I have a list in R which looks something like this
b0=5;b1=2
f <- function(x) b0 + b1*x
Nsim <- 100
my.list <- vector("list", Nsim)
for(i in 1:Nsim){
   x <- rep(0,1000)
   y <- x
   y[1] <- f(x[1])
   for(j in 2:1000){
    x[j] <- x[j-1] + rnorm(1,0,0.1)
    y[j] < f(x[j])
   }
   my.list[[i]]$x <- x
   my.list[[i]]$y <- y
}
In reality, f is the result of an optimisation routine and x tracks the input value over time and y is the function values which are generated. So in essence, I have Nsim time series. I want to plot metrics of these time series over time by averaging over the index i. For instance, the average performance of the algorithm over time.
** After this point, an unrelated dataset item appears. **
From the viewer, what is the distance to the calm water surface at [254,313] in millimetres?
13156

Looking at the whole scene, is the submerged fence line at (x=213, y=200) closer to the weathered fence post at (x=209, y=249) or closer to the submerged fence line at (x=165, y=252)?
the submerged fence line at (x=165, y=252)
At the moment I'm doing this with a bespoke function for each metric I want to calculate (e.g. mean squared error of x from the true value of x, another for generating error bars and so on). I want to use something like lapply to average over i so I can visualise how x and y evolve over time but that doesn't do the right thing.
Is what I want to output is a pointwise summary of the results. As an analogy, if my.list[[i]]$x was instead stored as a matrix, I could take colMeans() to see the average value of x over "time".
Is there a function/package which is good for working with lists of lists?